Miss Ofori-Buadu explained that, marriage under the ordinance could be contracted between only the prospective spouses without the involvement of their extended family members but must be on registered premises such as the Registrar-General's Department or the Courts and must be supervised by officials authorised to do so. She explained also that in the case of churches, their premises must be registered and the presiding ministers must also be licensed to effect such marriages.

She further said that, couples in church supervised marriages would have to inform such presiding ministers as to the status of spousal relationship they wanted to enter into.

Miss Ofori-Buadu therefore, advised women to guard against being blinded by love and assurances by their suitors to rush into marriages that do not provide the type of legal protections they expect in marriage.

They should rather exercise patience, due diligence and take advantage of expert advice before getting into such relationships. She explained that customary marriage; marriage under the ordinance and Muslim or Mohammedan marriage are the three main types of legal marriages in Ghana, each of which has its distinct legal character and forms of protection.

Miss Ofori-Boadu said customary marriage is potentially polygamous and involves the consent of the families of both spouses, while marriage under the Ordinance excludes any polygamous relationships and could be contracted between both spouses only, excluding their extended family members.

The Mohammedan or Muslim marriage is also a potentially, polygamous marriage and is limited to four wives at most.

She cautioned that Church sanctioned marriages such as blessings in themselves are not sufficient to provide the type of protection available in marriages contracted under the ordinance.

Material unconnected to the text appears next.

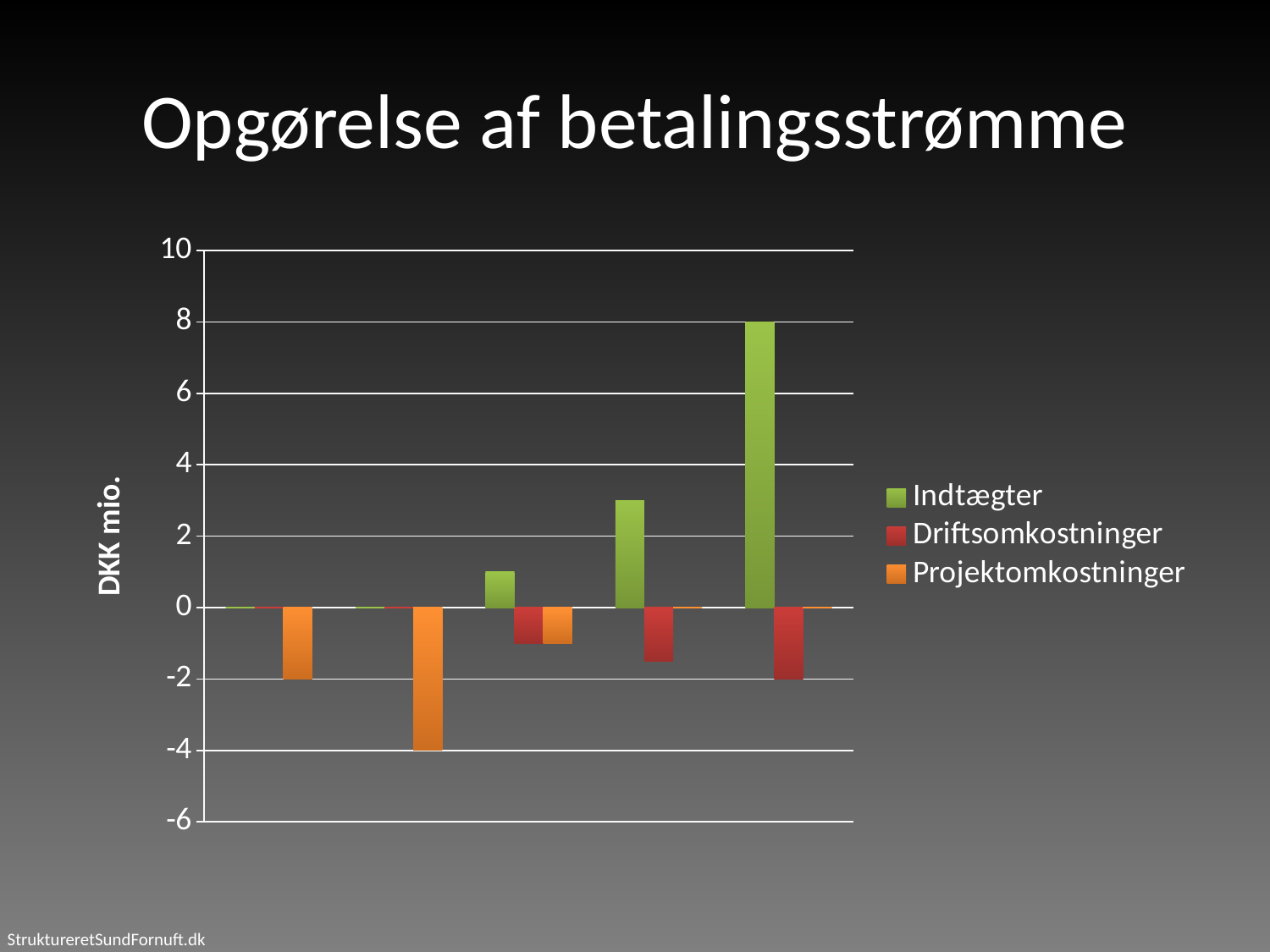
What is the value of Driftsomkostninger in the rightmost group of bars? -2 Which series is shown in green in the legend? Indtægter What is the title of the y axis? DKK mio. What is the value of Indtægter in the rightmost group of bars? 8 How many groups of bars are plotted along the x axis? 5 What kind of chart is shown on the slide? bar chart How many series does the legend list? 3 Do the Indtægter bars rise or fall from left to right along the x axis? rise Is the value of Indtægter in the fourth group of bars from the left greater or less than 2? greater Which series has the highest bar on the chart? Indtægter What is the value of Projektomkostninger in the second group of bars from the left? -4 Which series has the lowest bar on the chart? Projektomkostninger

She said the laws of the country provide for the security of surviving spouses and children even in cases where one spouse dies interstate as provided in the Interstate Succession Law, PNDC Law 1111.

She advised women to secure the registration of their customary marriages with the District Assemblies and that those who witness such registration should be family members on both sides as requires by law as a form of security against the inevitable.

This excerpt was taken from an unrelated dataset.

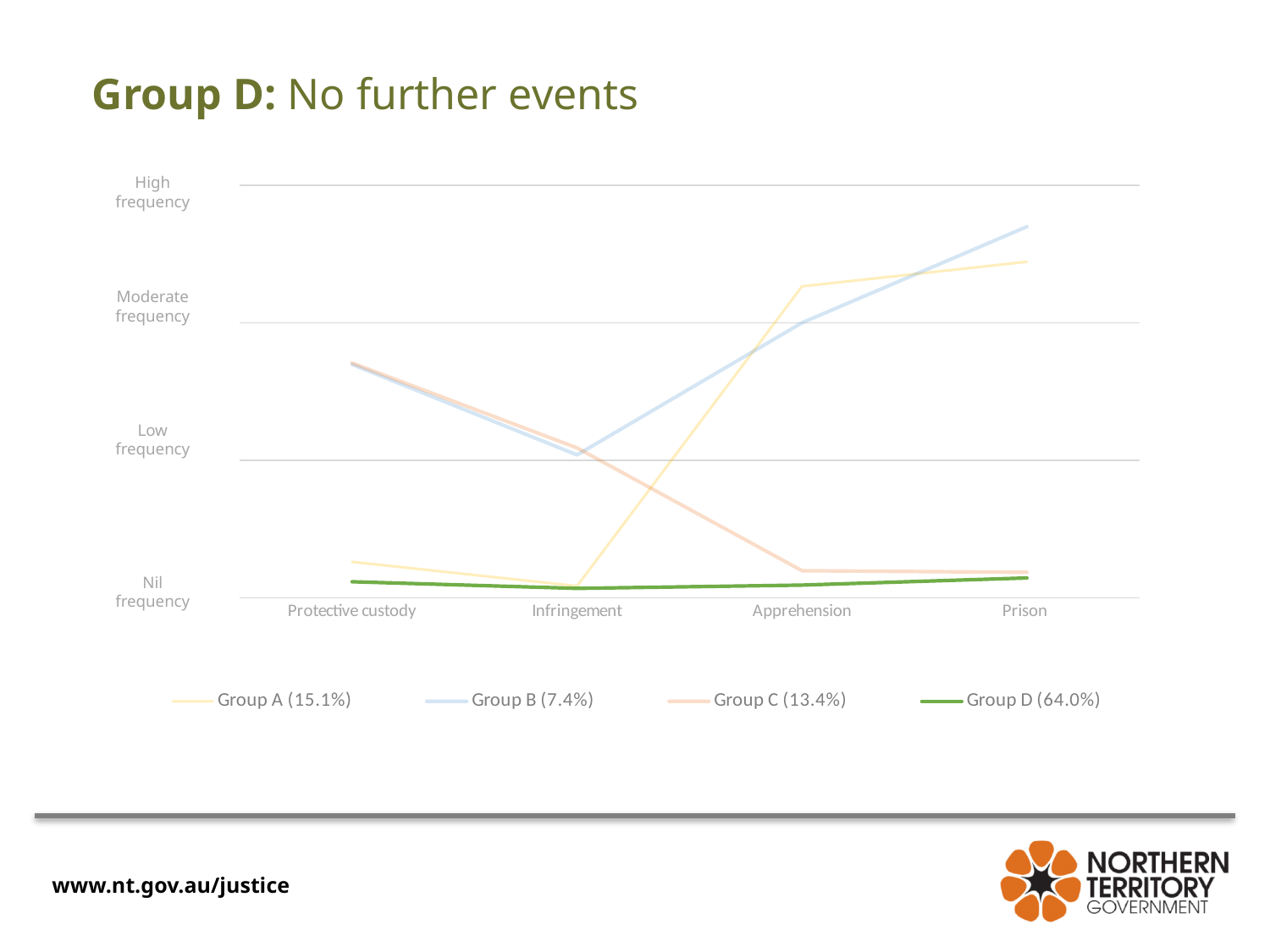
At Prison, which series is higher: Group A or Group B? Group B How many series does the chart's legend list? 4 Does the Group B line rise or fall from Infringement to Prison? Rises What kind of chart is shown on the slide? Line chart How many categories are shown on the x axis of the chart? 4 Is the value for Group B at Prison greater or less than the Moderate frequency level? greater What percentage is shown next to Group D in the legend? 64.0% Does the Group C line rise or fall from Protective custody to Apprehension? Falls Which series has the highest value at Prison? Group B (7.4%) Is the value for Group A at Infringement greater or less than the Low frequency level? less What is the title of the slide containing the chart? Group D: No further events At Apprehension, which series is higher: Group A or Group B? Group A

Miss Ofori-Buadu said the laws of Ghana do not make any distinctions between children born outside marriage and in marriage as they are all entitled to benefit from the estate of their deceased parents, especially fathers.

She said children under the laws of Ghana also include adopted children including those adopted by relatives in the extended family.

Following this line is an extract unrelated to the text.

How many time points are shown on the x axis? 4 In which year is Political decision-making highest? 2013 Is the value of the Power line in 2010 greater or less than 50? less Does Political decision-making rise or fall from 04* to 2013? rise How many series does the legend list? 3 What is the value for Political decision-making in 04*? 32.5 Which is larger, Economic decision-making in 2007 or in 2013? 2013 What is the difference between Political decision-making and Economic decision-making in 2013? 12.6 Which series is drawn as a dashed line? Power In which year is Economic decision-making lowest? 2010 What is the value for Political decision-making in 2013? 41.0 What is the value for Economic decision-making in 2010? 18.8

Miss Leda Limann, of the Africa Legal Aid said there was need for the country's laws to recognise co-habitation of a man and a woman "as man and wife" for several years even though such relationships have not been formalised.

She said such recognition should be considered in the interest of women who find themselves trapped in such relationships most often for the sake of their children and the refusal of their "husbands" to formalise their relationships into marriages.